Past Financial Performance (Revenue, Earning Per shares)
2022: ***Remaining order book to be billed 2022 RM17.48mil
2021: ***order book to be billed Dec 2021 RM62.3mil
2020 (9mths): RM35.007 mil (EPS:0.0095)
2019: RM49.839 mil (EPS:0.0162)
2018: RM48.322 mil (EPS:0.0151)
2017: RM29.902 mil (EPS:0.0155) 

Net Profit Margin
2020 (9mths): 7.62%
2019: 9.22%
2018: 9.14%
2017: 14.79%

After IPO Sharesholding
Tan Kong Leong: 41.53%
Liew Heng Wei: 18.74%
Phitchaya Arsangku: 2.21%

Directors & Key Management Remuneration for FYE2021 (from gross profit 2019)
Total director remuneration: RM1.168mil or 8.37%
key management remuneration: RM0.4mil- 0.5mil or 2.87%-3.58%
total (max): RM1.668mil or 11.95%  

Use of fund
Repayment bank borrowing: 42.40% (purchase of 2 new factories 2019)
Renovation of new factories: 2.80%
Aquisition of machinery and equitment: 10.83%
Working capital: 24.03%
Listing Expenses: 19.94%

Good thing is:
1. Revenue increasing over 3 years. 
2. Debt ratio not too dangerous level. 
3. Two purchased new factories, estimated renovation completed by Aug-Sep 2021, 
4. Major customer Hartalega, contribute to Flexidyamic  revenue 2017-2020 (range 31.78%-40.91%).

The bad things:
1. Director fees & key managemnent remuneration already cost 11.95% from the company gross profit. 
2. Net profit percentage dropping since 2017.
3. No fixed dividend policy. 
4. ROE continue to fall over 3 years. 
5. Industry player for top 2 & top 3 revenue RM17mil & RM11mil, showing this industry is not generate high revenue (possible less demand of the project needed). 

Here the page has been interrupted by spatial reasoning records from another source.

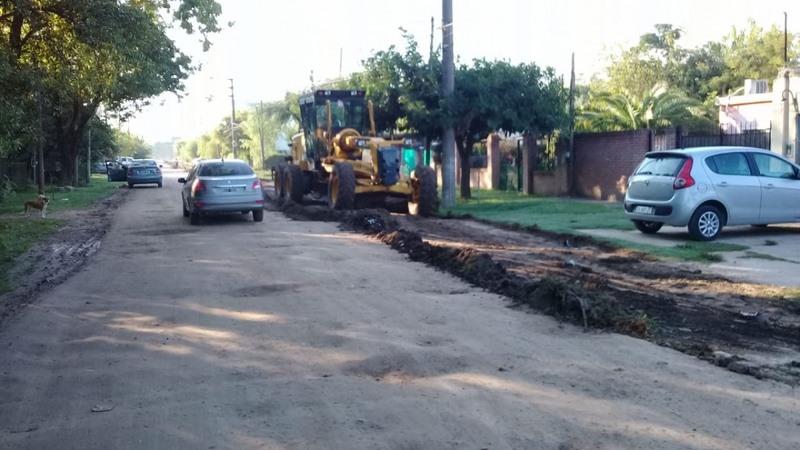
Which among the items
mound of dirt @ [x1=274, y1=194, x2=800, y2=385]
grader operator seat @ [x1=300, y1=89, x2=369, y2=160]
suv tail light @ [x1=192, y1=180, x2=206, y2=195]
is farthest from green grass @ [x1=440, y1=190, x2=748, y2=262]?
suv tail light @ [x1=192, y1=180, x2=206, y2=195]

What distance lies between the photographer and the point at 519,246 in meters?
15.2

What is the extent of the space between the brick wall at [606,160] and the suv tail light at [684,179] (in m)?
10.6

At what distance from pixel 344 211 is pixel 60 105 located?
20008mm

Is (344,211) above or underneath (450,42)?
underneath

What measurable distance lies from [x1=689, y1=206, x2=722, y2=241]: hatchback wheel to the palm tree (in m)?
16.6

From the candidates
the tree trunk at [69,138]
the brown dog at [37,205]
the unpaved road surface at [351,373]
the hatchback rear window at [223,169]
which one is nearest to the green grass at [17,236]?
the brown dog at [37,205]

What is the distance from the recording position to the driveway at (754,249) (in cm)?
1120

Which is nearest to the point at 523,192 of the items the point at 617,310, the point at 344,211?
the point at 344,211

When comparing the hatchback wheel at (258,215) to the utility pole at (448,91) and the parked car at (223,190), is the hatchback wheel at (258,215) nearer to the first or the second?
the parked car at (223,190)

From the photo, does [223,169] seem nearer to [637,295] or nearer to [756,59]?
[637,295]

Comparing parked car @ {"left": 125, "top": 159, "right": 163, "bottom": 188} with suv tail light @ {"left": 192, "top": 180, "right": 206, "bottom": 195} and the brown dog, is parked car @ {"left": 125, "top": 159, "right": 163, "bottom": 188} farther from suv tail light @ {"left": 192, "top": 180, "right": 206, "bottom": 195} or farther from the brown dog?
suv tail light @ {"left": 192, "top": 180, "right": 206, "bottom": 195}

Conclusions (Blogger is not wrote any recommendation & suggestion. All is personal opinion)
2020 is the high demand for glove, however did not see large improvement in net margin. The company secure RM62mil order book to be billed in 2021. We should see revenue able double at 2021 due to one off high demand order book due to the pandemic. After 2021, business revenue should back to normal phase. For business growth vs risk table please refer as below chart. 

*Valuation is only personal opinion & view. Perception & forecast will change if any new quarter result release. Reader take their own risk & should do own homework to follow up every quarter result to adjust forecast of fundamental value of the company.